## Ausgewählte Daten
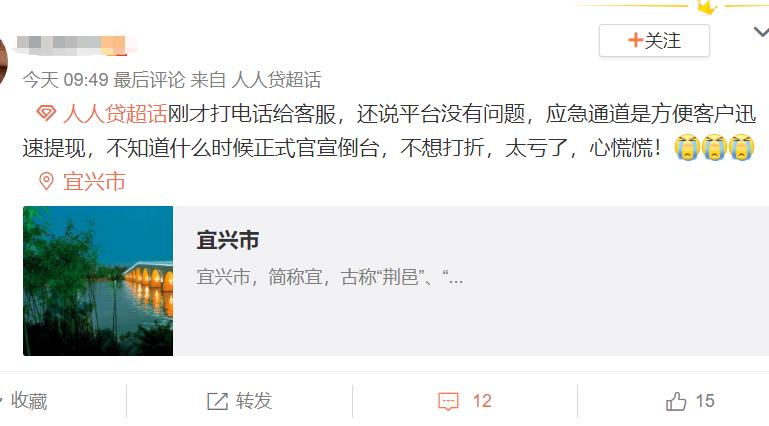 人人贷事件最新消息,人人贷最后会是什么结果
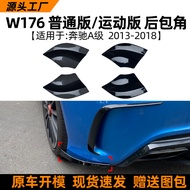 Applicable to Mercedes-Benz a Level w176 A180 A200 A45 2013-18Style amg Rear Corner Car Sticker Modi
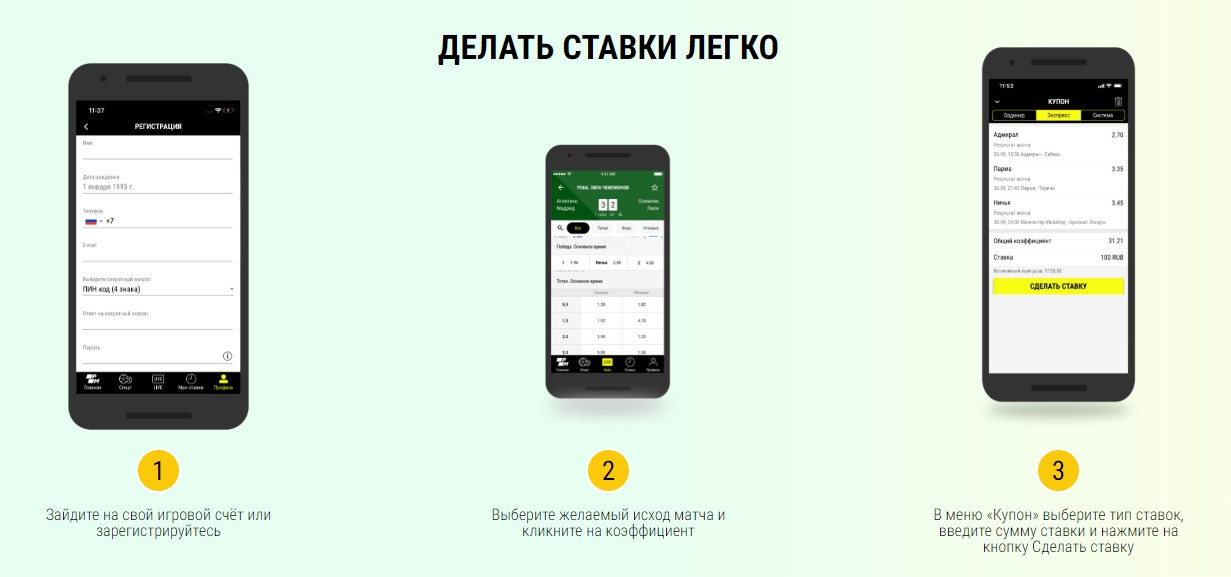 Как делать ставки с iPhone и iPad в приложении Пари Матч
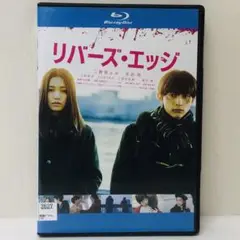 2025年最新】リバーズエッジ blu-rayの人気アイテム - メルカリ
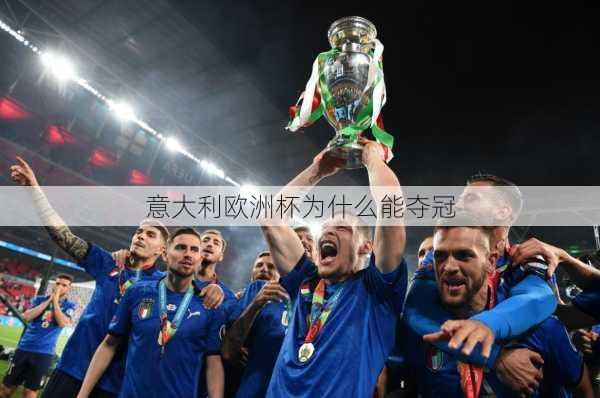 意大利欧洲杯为什么能夺冠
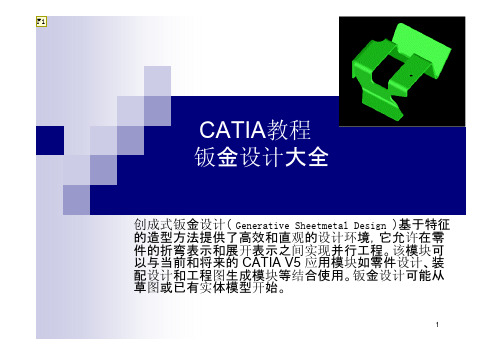 CATIA高级钣金教程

## Worum es geht
Geben Sie sämtliche obigen Daten als Markdown-Tabelle mit den Spalten „Nummer“ und „Text“ wieder, jede Zeile mit ihrer laufenden Nummer und ohne Leerzeilen. Lassen Sie die Bilder dabei weg.

## Ergebnis der Aufgabe
| Nummer | Text |
|---|---|
| 1 |  人人贷事件最新消息,人人贷最后会是什么结果 |
| 2 |  Applicable to Mercedes-Benz a Level w176 A180 A200 A45 2013-18Style amg Rear Corner Car Sticker Modi |
| 3 |  Как делать ставки с iPhone и iPad в приложении Пари Матч |
| 4 |  2025年最新】リバーズエッジ blu-rayの人気アイテム - メルカリ |
| 5 |  意大利欧洲杯为什么能夺冠 |
| 6 |  CATIA高级钣金教程 |